- [Assigned task] Your copy of the data below must be exact and must leave out all pictures.

═══

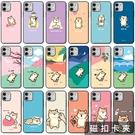 韓國 柴犬系列 手機殼 磁扣卡夾│iPhone 12 11 Pro Max Mini XR Xs X SE 8 7 Plus│LG VELVET G8X V50S V50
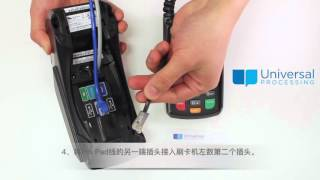 VX520 Pin Pad 连接操作指南 (简体中文)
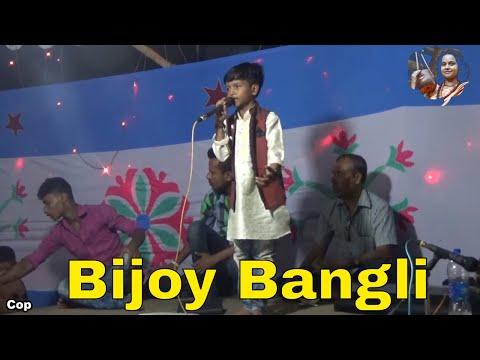 Bijoy Bangli Latest vandri song/Best of Bijoy Bangli-2017/ Baul songeet 2017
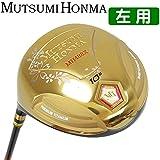 ムツミホンマ (Mutsumi Honma) ドライバー MH488X 左用 プレミアム チタンドライバー カーボン メンズ 左 ロフト角:10.5度 フレックス:R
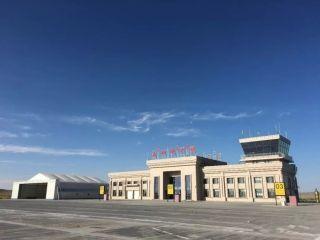 乌拉特中旗机场开通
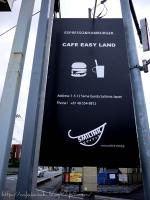 CAFE EASY LAND◇看板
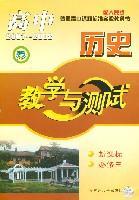 普通高中课程标准试验教科书(配人民版):高中历史•教学与测试(必修3) (平装)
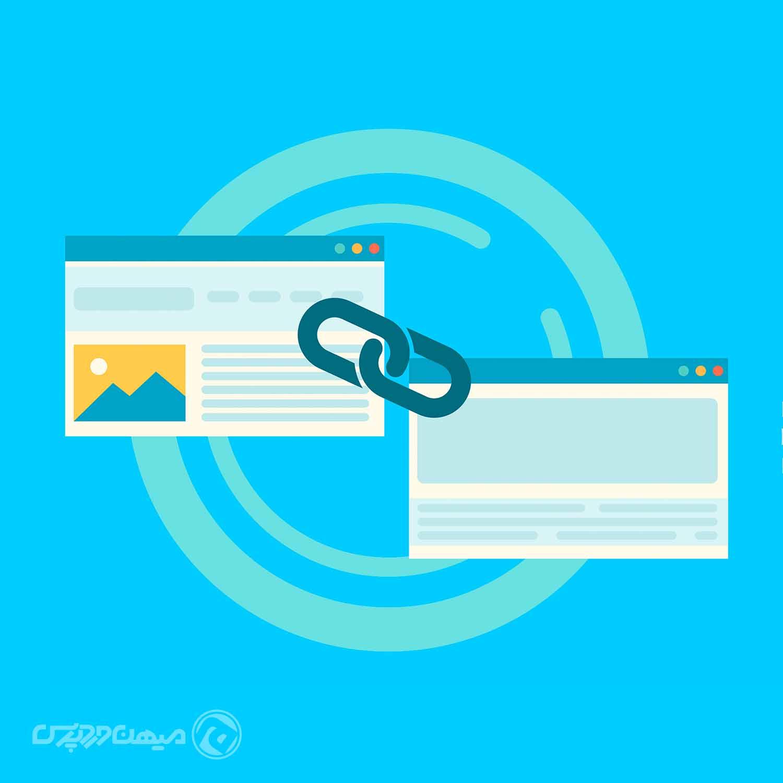 بک لینک چیست و چطور بک لینک بسازیم تا گوگل از ما ایراد نگیرد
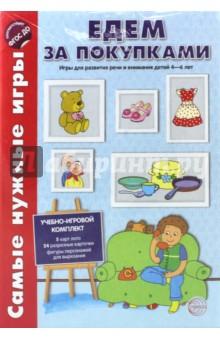 Купить Г. Кравчик: Едем за покупками. Игры для развития речи и внимания детей 4-6 лет. ФГОС ДО ISBN: 9785994917091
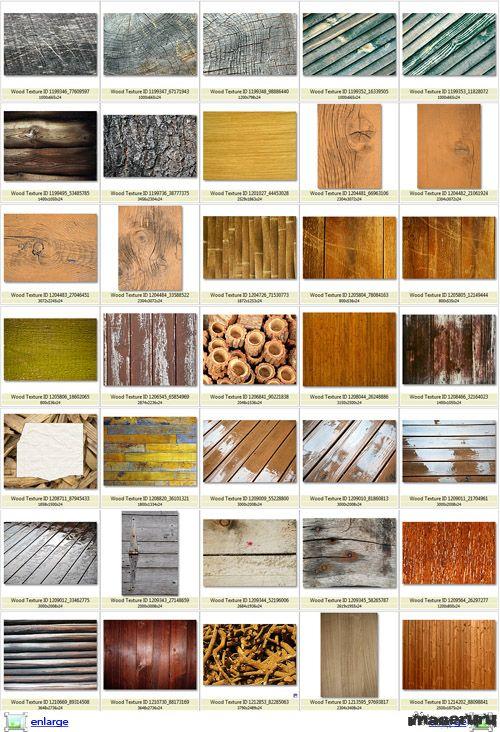 Текстуры из дерева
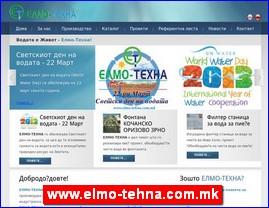 www.elmo-tehna.com.mk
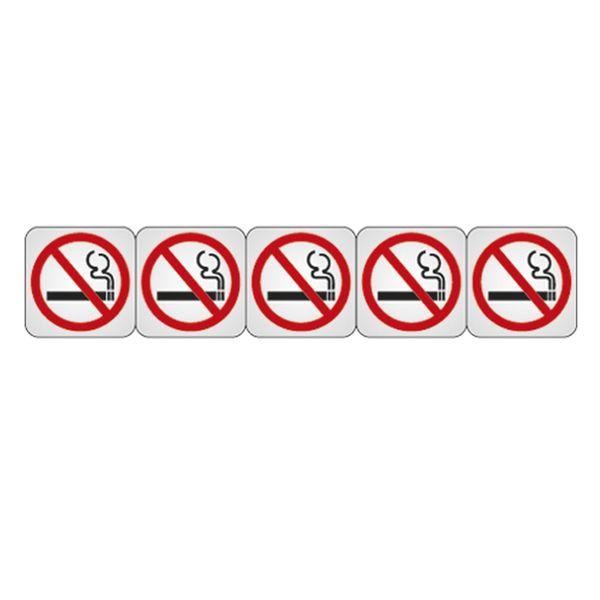 "Kit Placas Autoadesivas em Alumínio ""Proibido Fumar"""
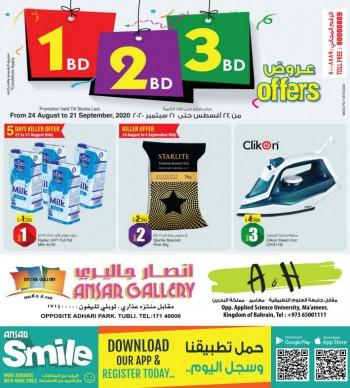 Ansar Gallery BD 1,2,3 Deals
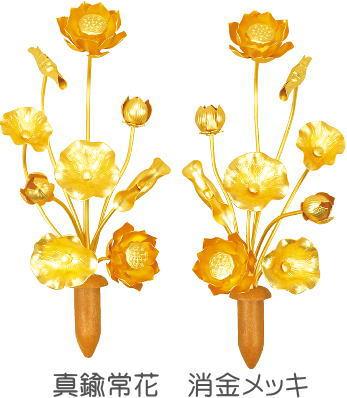 【仏具・常花】 真鍮常花 消金メッキ 9寸11本(仏花・造花)【10P02jun13】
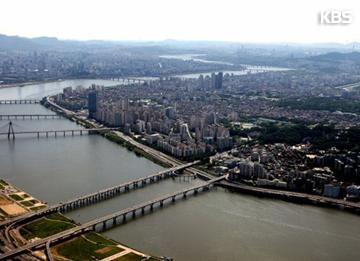 漢江の変化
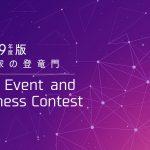 【2019年度】起業するならチェックしたい15のビジネスコンテスト・ピッチイベント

═══

- [Reply to the exercise]
 韓國 柴犬系列 手機殼 磁扣卡夾│iPhone 12 11 Pro Max Mini XR Xs X SE 8 7 Plus│LG VELVET G8X V50S V50
 VX520 Pin Pad 连接操作指南 (简体中文)
 Bijoy Bangli Latest vandri song/Best of Bijoy Bangli-2017/ Baul songeet 2017
 ムツミホンマ (Mutsumi Honma) ドライバー MH488X 左用 プレミアム チタンドライバー カーボン メンズ 左 ロフト角:10.5度 フレックス:R
 乌拉特中旗机场开通
 CAFE EASY LAND◇看板
 普通高中课程标准试验教科书(配人民版):高中历史•教学与测试(必修3) (平装)
 بک لینک چیست و چطور بک لینک بسازیم تا گوگل از ما ایراد نگیرد
 Купить Г. Кравчик: Едем за покупками. Игры для развития речи и внимания детей 4-6 лет. ФГОС ДО ISBN: 9785994917091
 Текстуры из дерева
 www.elmo-tehna.com.mk
 "Kit Placas Autoadesivas em Alumínio ""Proibido Fumar"""
 Ansar Gallery BD 1,2,3 Deals
 【仏具・常花】 真鍮常花 消金メッキ 9寸11本(仏花・造花)【10P02jun13】
 漢江の変化
 【2019年度】起業するならチェックしたい15のビジネスコンテスト・ピッチイベント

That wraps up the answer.